Mas em Portugal há casos excepcionais. Vítor Gaspar parece excepcional porque possui a aura de competência que Pedro Passos Coelho não tem e que Miguel Relvas nunca alcançará (sobretudo agora). Se à partida o ministro das finanças foi elogiado pelo currículo e criticado pela forma como comunica, actualmente acontece o oposto. Esta complexidade na avaliação esbarra com o perfil simplista de Vítor Gaspar.
Mas é esta simplicidade atípica e aparente que pode trazer a pergunta, Vítor Gaspar faz parte da classe política? Afinal, é um dos principais responsáveis para que todos os dias fiquemos mais pobres.
Será a coragem de transportar a pasta que arde que faz a crença? Será exactamente pela forma como comunica?

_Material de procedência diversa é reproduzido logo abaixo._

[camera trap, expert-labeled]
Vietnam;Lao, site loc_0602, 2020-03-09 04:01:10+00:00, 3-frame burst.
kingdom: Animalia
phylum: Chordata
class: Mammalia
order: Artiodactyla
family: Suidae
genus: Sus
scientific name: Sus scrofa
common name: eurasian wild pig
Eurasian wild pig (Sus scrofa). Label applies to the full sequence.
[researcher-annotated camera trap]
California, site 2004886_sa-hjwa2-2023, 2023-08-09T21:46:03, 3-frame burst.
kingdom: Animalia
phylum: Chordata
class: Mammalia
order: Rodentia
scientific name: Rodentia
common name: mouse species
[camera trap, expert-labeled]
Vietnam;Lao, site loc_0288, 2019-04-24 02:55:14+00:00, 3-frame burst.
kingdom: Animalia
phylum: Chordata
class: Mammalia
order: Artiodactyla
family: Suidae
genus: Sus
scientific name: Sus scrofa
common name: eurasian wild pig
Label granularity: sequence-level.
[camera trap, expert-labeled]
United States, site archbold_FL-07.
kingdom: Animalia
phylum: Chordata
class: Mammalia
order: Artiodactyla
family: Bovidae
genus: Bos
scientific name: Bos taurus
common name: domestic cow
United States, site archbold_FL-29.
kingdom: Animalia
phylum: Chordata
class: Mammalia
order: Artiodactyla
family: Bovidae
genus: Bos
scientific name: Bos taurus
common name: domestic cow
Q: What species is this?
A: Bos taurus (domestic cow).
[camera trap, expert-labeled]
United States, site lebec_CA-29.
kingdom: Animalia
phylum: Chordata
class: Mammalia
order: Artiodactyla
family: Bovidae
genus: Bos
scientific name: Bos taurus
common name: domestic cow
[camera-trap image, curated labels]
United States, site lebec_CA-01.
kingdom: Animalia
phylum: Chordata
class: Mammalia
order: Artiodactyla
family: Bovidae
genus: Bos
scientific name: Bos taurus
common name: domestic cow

Depois de Cavaco Silva ter dito que não era um político profissional e que não dependia da política para viver, e mais recentemente também ter dito que o seu salário de político (que não merece, porque não sendo profissional será certamente um amador) não era suficiente para os gastos; e depois de Fernando Nobre se ter colocado no papel de candidato não-político (porque nenhum partido político lhe servia) e mais tarde ter negociado com os partidos, surgiram naturalmente dúvidas sobre se Vítor Gaspar será também um ministro das finanças não-político?
Nos tempos que correm parece que a resposta afirmativa só lhe atribuiria valor. Mas não. Vítor Gaspar é um político dos melhores. Como sabemos? Precisamente através da sua comunicação. Se esquecermos as palavras não ditas e a retórica, é possível encontrar afirmações que esclarecem.
Vejamos, em 17/10/2011, em entrevista à RTP, o Ministro das Finanças alertou-nos que despedir no actual contexto “100 mil funcionários públicos não seria descabido”. Nessa mesma entrevista ficámos também a saber que os despedimentos só não se concretizaram porque com “a rescisão amigável seria preciso pagar compensações e o efeito imediato não existiria.”
Esta foi a entrevista mais reveladora que o Ministro deu até à data e que permitiu confirmar, que muitos dos políticos de hoje se caracterizam pela ausência de sistema límbico. É precisamente esta lacuna, no que toca à demonstração de sentimentos e afectos, que os coloca ao nível dos répteis.
Mas Vítor Gaspar é um político distinto e, por isso mesmo, as comparações devem ser exaustivas.
Analisando a forma como comunica, vemos que utiliza um discurso sempre pausado e sem espinhas, como dói mais. A inexpressividade está lá e o tom monocórdico também. Tudo leva a crer que estamos perante algo maior.
Vítor Gaspar pode bem ser a versão humanóide da HAL 9000, essa célebre máquina de inteligência artificial do filme 2001 - Odisseia no Espaço.
Sobretudo se tivermos em conta a forma como a máquina diz aos astronautas que eles não são capazes de levar a operação a cabo, que não podem colocar a operação em risco, que o erro é humano que a ela não erra e não distorce a informação. Um dia podemos ouvir do ministro algo como “this mission is too important for me to allow you to jeopardize it”.
No filme, o único sobrevivente da tripulação acabou por desactivar a HAL enquanto a máquina o enchia de falsos perdões como “I can assure you now, very confidently, that it's going to be all right again”.
E é precisamente este final que nos conforta. O país intui (capacidade exclusiva dos humanos) que este Governo vai ser desligado, mas resta saber se tarda.